Many of us stayed kilometres away from this phrase. From the very beginning. It only meant a close relationship to and dependence on politics. Some were even proud of this phrase, proclaiming themselves to be socio-political workers, but we often thought it was a slur. That, in this way, you are selling your independence. (Gojko Bervar)

4Deliberate non-identification with the formulation “the journalist as a socio-political worker” also meant that they did not want their labour to be associated with political power in any way and thus showed a distance from it. They hence emphasised the fact that they were primarily journalists and not socio-political workers, which is also seen in some of quotations provided above. With this attitude, our journalists created for themselves the possibility of independent and especially autonomous journalistic action and decision-making within the socio-political system.

That is how we were treated. Even though I never approved of us being called socio-political workers. I always let them know: I am a journalist! I am not a socio-political worker because I would act differently. Even in my opinion pieces, I never ‘religiously’ reported on the decisions that were being made. I always had an independent, critical relationship to things. (Aleks Štakul)

5The interviewees also felt that the expression was imposed on them by politics in order to gain a formal ally, namely, through the use of language and the explicit designation of their professional identity, with which they demonstrated an expectation of who a journalist should be in the SFRY.

1They [politicians] knew that the press is very important, that it is a factor that can either make politics or break it if it is too critical. With this concept, they wanted to say that we are in this together, we will stay together, you will not stab us in the back with critical writing. (Janez Čuček)

2[The expression] was present because politics made it present. It said: ‘Journalists are socio-political workers because they are fighting for the ideals of this country’. (Ivan Praprotnik)

3I understood it as a yoke. As a way to use journalists for the purposes of daily politics. (Marjan Sedmak)

6A few interviewed journalists felt that anyone who was a member of the League of Communists of Yugoslavia, i.e., the Party, or other socio-political organisations was automatically seen as a socio-political worker who was implementing the self-managed socialist society. A contradiction arising here is that although the vast majority of former journalists were by their own accounts mostly passive members of the League of Communists, they felt no special affinity with the expression.

STORED DATA:
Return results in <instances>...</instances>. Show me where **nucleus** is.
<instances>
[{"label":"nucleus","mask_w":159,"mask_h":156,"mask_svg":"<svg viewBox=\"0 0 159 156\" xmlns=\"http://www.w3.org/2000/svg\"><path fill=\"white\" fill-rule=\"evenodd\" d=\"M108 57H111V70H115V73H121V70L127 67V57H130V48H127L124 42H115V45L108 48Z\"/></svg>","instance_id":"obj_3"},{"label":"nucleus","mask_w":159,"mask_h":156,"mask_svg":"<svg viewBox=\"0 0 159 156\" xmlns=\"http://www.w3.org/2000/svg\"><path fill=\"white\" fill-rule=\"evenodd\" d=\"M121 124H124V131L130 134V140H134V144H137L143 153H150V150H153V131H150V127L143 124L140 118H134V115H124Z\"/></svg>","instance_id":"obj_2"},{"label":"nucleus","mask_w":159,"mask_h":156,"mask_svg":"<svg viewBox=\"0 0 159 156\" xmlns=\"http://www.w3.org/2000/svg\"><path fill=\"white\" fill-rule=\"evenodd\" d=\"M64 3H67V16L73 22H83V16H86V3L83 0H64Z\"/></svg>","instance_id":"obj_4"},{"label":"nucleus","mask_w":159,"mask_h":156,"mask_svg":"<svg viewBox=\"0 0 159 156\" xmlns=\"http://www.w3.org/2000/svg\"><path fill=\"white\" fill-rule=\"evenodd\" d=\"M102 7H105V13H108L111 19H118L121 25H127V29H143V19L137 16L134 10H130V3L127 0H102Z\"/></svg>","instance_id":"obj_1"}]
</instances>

GIVEN TASK A:
In the journalism excerpt, condense the paragraph beginning "Deliberate non-identification with the formulation" into a shorter version that keeps its main facts.
GIVEN TASK B:
Answer these questions from the journalism excerpt, one per line:
(i) How did Marjan Sedmak understand the expression?
(ii) According to Ivan Praprotnik, why did politics say journalists are socio-political workers?
(iii) According to a few interviewed journalists, who was automatically seen as a socio-political worker?
GIVEN TASK C:
Copy the portion of the journalism excerpt between "5The interviewees also" and "writing. (Janez Čuček)", inclusive.
The listing has nothing to do with the journalism excerpt.

CORRECT OUTPUT A:
By rejecting the label "the journalist as a socio-political worker," journalists avoided having their labor associated with political power and distanced themselves from it. They insisted that they were journalists first, not socio-political workers. This stance gave them room for independent and autonomous journalistic action and decision-making within the socio-political system.

CORRECT OUTPUT B:
(i) As a yoke, a way to use journalists for the purposes of daily politics.
(ii) Because they are fighting for the ideals of this country.
(iii) Anyone who was a member of the League of Communists of Yugoslavia (the Party) or of other socio-political organisations.

CORRECT OUTPUT C:
5The interviewees also felt that the expression was imposed on them by politics in order to gain a formal ally, namely, through the use of language and the explicit designation of their professional identity, with which they demonstrated an expectation of who a journalist should be in the SFRY.

1They [politicians] knew that the press is very important, that it is a factor that can either make politics or break it if it is too critical. With this concept, they wanted to say that we are in this together, we will stay together, you will not stab us in the back with critical writing. (Janez Čuček)